Conserved and divergent DNA recognition specificities and functions of R2 retrotransposon N-terminal domains

Abstract

R2 non-long terminal repeat (non-LTR) retrotransposons are among the most extensively distributed mobile genetic elements in multicellular eukaryotes and show promise for applications in transgene supplementation of the human genome. They insert new gene copies into a conserved site in 28S ribosomal DNA with exquisite specificity. R2 clades are defined by the number of zinc fingers (ZFs) at the N terminus of the retrotransposon-encoded protein, postulated to additively confer DNA site specificity. Here, we illuminate general principles of DNA recognition by R2 N-terminal domains across and between clades, with extensive, specific recognition requiring only one or two compact domains. DNA-binding and protection assays demonstrate broadly shared as well as clade-specific DNA interactions. Gene insertion assays in cells identify the N-terminal domains sufficient for target-site insertion and reveal roles in second-strand cleavage or synthesis for clade-specific ZFs. Our results have implications for understanding evolutionary diversification of non-LTR retrotransposon insertion mechanisms and the design of retrotransposon-based gene therapies.
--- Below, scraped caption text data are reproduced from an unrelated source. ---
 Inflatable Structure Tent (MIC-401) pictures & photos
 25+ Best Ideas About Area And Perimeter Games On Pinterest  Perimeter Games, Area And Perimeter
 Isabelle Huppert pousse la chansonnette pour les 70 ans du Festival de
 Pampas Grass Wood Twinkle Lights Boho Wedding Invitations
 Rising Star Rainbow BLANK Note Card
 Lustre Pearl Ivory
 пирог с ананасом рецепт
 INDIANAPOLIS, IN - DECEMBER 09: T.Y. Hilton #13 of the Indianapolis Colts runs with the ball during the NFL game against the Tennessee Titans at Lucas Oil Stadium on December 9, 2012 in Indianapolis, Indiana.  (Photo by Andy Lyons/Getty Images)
Keywords: CP: Molecular biology; DNA-binding specificity; Myb domain; R2 retrotransposon; gene insertion; gene therapy; genome engineering; non-LTR retrotransposon; protein-DNA interaction; zinc finger.
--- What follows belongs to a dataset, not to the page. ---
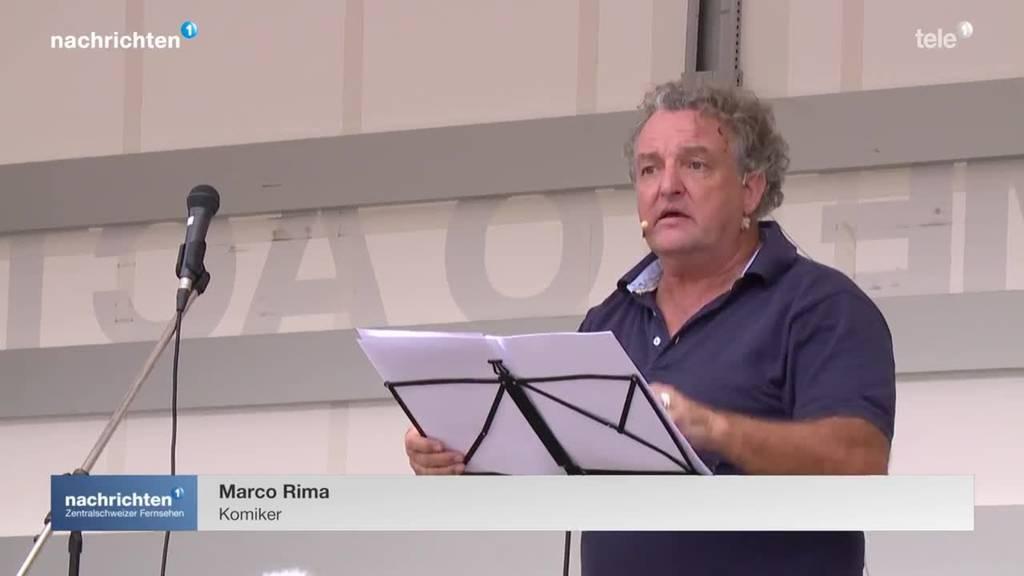 Marco Rima unter Corona-Skeptikern in Zürich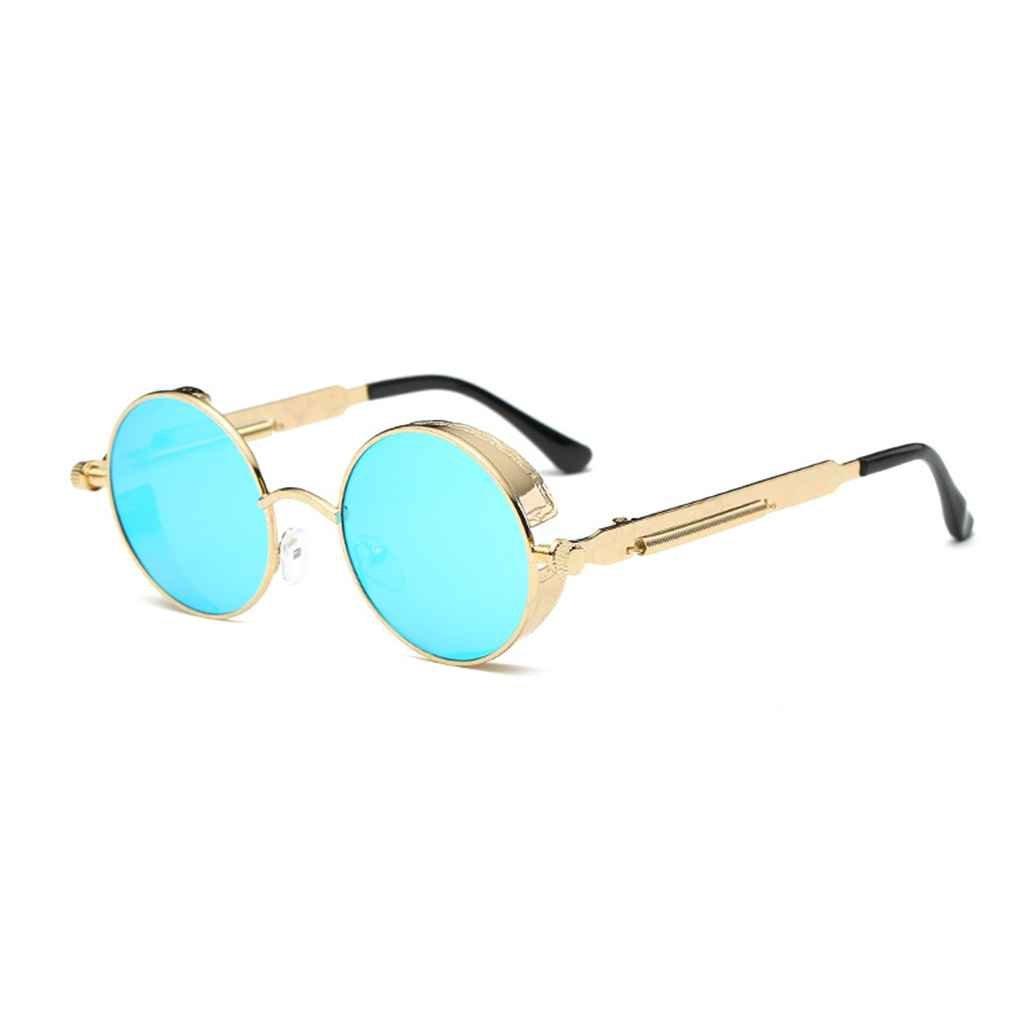 Minzhi Frauen M?nner Steampunk Sonnenbrillen Metallrahmen Runde Brillen UV400 Brillen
Figure 1.. Design and purification of R2 N-terminal-region proteins for DNA-binding assays

(A) Domain schematic of R2 retrotransposon clades A–D. ZF, zinc finger; RT, reverse transcriptase; ZK, zinc knuckle; EN, endonuclease. Domains are not drawn to scale. (B) Schematic of a new R2 retrotransposon insertion into the 28S rDNA target site. Solid lines denote DNA, and squiggly lines denote RNA. Arrowheads indicate strand 3′ end. (C) Target site and flanking 28S rDNA sequences from selected species of D- and A-clade R2 retrotransposons relevant for this study. A dot denotes the same nt as in B. mori. The conserved position of the first-strand nick is denoted with a black triangle. The numbering schematic places 0 as the phosphodiester bond at the center of the B. mori R2 protein first- and second-strand nick sites and is negative upstream or positive downstream. The color scheme used here (red for BoMo, orange for DroSi, green for TrCasB, and blue for ZoAl) is maintained throughout the figures. (D) Amino acid sequence alignment of the N-terminal regions of selected D- and A-clade R2 retrotransposons. Black triangles indicate conserved zinc-coordinating residues. Color scheme and characters follow Clustal X convention: an asterisk (*) indicates all residues are identical, a colon (:) indicates conserved substitutions, and a period (.) indicates semi-conserved substitutions. (E) Schematic for N-terminal-region proteins with amino acid numbering. Schematic is not to scale. (F) Coomassie blue-stained sodium dodecyl sulfate-PAGE (SDS-PAGE) gel of N-terminal-region proteins purified from E. coli. For all gel images shown, an unbroken line bounds samples in the same gel that have the same image contrast settings. A dashed line separates lanes of the same gel, sometimes with removal of empty lanes between samples.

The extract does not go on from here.